■ PROBLEM TO SOLVE ■
Starting at the line that holds "382, 457, 473)?", set down each line through the end of the listing, exactly as written and with nothing added.

■ THE RECORDS ■
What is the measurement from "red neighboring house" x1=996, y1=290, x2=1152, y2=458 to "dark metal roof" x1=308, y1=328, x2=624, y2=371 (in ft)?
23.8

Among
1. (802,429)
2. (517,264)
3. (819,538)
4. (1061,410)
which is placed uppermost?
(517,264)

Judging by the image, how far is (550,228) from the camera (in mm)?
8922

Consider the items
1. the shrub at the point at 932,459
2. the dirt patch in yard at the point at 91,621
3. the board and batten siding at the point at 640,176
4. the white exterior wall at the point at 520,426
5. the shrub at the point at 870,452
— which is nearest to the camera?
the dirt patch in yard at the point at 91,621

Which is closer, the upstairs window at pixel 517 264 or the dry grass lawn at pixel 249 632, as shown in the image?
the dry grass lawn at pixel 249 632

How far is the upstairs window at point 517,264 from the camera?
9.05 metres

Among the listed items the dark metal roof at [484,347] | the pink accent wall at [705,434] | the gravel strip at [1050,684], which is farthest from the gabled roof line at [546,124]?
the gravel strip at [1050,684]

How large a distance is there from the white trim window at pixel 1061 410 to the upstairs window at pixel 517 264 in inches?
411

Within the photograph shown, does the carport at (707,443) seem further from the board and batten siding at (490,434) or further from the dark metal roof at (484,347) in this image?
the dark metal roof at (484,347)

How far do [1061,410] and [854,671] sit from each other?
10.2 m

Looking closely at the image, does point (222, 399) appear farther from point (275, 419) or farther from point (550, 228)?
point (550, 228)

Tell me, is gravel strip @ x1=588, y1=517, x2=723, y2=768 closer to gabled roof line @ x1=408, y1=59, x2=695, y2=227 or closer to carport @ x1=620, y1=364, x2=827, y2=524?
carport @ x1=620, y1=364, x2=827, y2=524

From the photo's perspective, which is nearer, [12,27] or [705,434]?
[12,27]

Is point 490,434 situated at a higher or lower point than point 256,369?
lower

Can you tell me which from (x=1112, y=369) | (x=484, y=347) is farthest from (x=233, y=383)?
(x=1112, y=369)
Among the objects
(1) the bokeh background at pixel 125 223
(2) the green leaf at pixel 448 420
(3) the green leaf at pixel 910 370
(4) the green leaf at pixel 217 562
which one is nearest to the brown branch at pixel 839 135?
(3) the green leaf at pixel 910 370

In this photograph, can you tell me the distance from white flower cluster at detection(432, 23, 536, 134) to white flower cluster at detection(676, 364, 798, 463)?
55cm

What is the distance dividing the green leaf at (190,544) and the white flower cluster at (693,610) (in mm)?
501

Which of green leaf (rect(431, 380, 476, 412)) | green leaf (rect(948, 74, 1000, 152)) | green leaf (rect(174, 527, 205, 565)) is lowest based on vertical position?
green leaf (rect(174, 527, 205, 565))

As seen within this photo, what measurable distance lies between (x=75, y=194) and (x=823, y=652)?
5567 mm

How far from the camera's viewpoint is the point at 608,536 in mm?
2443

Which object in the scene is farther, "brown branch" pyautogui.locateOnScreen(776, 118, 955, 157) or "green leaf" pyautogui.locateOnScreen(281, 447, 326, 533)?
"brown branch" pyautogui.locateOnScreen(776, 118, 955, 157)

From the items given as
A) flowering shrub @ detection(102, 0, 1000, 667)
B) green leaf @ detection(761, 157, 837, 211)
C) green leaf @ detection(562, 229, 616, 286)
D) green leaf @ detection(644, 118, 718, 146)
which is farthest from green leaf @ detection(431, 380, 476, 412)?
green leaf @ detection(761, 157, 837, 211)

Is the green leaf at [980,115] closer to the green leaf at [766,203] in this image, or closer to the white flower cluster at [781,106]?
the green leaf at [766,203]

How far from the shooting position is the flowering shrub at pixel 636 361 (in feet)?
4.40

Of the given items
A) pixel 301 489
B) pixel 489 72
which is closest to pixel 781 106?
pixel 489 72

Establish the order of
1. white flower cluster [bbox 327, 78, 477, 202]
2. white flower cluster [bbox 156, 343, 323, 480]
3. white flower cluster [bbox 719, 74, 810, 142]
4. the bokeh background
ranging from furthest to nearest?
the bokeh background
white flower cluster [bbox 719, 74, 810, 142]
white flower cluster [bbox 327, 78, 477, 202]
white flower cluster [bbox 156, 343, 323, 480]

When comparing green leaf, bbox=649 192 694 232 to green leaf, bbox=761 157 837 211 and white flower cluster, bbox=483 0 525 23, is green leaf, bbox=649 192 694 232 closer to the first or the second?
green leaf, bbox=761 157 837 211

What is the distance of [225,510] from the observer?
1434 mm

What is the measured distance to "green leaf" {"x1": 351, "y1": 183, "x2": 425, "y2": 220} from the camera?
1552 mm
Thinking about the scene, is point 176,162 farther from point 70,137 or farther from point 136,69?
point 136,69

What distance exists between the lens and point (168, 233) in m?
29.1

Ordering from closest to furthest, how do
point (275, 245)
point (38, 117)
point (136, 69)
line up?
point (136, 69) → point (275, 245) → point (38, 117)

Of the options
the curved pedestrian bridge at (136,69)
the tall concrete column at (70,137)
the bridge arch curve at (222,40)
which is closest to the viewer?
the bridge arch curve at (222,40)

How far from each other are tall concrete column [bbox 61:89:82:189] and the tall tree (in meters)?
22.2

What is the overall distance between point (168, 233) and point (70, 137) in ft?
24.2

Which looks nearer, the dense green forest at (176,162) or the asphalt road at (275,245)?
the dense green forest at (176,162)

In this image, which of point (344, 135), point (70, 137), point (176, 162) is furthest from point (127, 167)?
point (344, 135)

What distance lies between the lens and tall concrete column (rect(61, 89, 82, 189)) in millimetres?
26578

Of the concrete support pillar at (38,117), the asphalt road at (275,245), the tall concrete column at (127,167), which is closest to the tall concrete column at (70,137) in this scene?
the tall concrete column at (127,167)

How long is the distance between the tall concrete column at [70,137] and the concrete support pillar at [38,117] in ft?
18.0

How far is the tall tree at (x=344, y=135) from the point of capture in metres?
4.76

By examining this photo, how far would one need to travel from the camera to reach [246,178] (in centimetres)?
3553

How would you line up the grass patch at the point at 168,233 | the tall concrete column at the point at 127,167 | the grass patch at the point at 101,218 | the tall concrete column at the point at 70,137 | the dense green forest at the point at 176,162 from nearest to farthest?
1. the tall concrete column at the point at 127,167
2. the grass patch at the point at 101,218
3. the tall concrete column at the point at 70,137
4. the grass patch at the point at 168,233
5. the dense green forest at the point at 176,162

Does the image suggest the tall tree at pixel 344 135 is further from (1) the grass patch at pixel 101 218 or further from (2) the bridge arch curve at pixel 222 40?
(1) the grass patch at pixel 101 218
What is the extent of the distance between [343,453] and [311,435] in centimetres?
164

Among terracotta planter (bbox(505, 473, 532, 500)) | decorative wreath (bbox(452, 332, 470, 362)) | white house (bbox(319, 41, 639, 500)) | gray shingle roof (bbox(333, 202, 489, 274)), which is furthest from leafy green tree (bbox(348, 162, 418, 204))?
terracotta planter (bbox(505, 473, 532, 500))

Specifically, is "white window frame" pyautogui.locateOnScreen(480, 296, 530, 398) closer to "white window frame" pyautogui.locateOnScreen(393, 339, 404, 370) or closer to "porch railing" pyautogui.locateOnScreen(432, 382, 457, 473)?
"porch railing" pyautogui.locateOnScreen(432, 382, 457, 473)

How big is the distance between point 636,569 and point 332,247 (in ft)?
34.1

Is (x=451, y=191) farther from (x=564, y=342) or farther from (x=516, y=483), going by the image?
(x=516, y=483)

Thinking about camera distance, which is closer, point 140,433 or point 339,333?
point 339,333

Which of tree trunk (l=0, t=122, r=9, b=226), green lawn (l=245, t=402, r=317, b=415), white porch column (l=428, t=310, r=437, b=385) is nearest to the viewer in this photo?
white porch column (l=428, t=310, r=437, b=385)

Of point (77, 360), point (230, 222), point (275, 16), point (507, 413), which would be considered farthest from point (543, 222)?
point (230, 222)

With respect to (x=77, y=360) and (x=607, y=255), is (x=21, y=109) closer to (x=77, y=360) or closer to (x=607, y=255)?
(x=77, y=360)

■ RIGHT ANSWER ■
Specifically, is "white window frame" pyautogui.locateOnScreen(480, 296, 530, 398) closer to "white window frame" pyautogui.locateOnScreen(393, 339, 404, 370) or closer to "porch railing" pyautogui.locateOnScreen(432, 382, 457, 473)?
"porch railing" pyautogui.locateOnScreen(432, 382, 457, 473)

How big is the distance between point 636,569 and point 332,247 (in ft)?
34.1

Is (x=451, y=191) farther from (x=564, y=342) or farther from (x=516, y=483), going by the image?
(x=516, y=483)

Thinking about camera distance, which is closer, point 140,433 or point 339,333?
point 339,333

Which of tree trunk (l=0, t=122, r=9, b=226), green lawn (l=245, t=402, r=317, b=415), white porch column (l=428, t=310, r=437, b=385) is nearest to the viewer in this photo?
white porch column (l=428, t=310, r=437, b=385)

Of point (77, 360), point (230, 222), point (275, 16), point (507, 413), which would be considered farthest from point (543, 222)?
point (230, 222)

With respect to (x=77, y=360) and (x=607, y=255), is (x=21, y=109) closer to (x=77, y=360) or closer to (x=607, y=255)?
(x=77, y=360)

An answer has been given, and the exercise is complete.